▶ Required work
In the entries below, count the lines that hold the string "site" and state only that count.

▶ Source material
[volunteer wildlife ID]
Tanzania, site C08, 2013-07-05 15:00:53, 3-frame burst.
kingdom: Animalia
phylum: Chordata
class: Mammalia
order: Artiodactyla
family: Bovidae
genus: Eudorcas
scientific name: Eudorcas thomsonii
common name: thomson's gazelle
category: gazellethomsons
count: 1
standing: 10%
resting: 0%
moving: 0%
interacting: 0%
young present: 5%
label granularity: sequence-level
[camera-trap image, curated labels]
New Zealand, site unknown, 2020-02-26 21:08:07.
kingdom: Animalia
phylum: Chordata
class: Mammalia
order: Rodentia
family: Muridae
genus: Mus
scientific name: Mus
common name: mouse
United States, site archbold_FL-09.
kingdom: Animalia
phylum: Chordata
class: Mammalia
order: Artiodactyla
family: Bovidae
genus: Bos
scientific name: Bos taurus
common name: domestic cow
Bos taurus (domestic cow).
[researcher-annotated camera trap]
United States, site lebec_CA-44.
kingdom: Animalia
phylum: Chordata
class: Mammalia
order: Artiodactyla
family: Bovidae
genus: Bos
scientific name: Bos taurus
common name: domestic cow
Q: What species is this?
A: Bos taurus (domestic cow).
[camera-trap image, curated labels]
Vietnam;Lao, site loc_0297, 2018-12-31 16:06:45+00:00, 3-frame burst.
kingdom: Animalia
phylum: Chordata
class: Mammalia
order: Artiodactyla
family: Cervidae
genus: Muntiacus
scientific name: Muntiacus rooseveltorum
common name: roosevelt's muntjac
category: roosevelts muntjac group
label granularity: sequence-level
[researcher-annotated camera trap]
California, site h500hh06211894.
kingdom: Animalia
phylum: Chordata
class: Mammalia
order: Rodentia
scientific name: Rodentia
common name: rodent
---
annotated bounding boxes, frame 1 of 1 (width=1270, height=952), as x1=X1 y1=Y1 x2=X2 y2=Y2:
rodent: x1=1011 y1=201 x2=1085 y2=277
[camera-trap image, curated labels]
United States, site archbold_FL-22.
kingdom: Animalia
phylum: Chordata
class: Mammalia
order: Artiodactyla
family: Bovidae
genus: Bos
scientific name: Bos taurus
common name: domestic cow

▶ Exercise output
7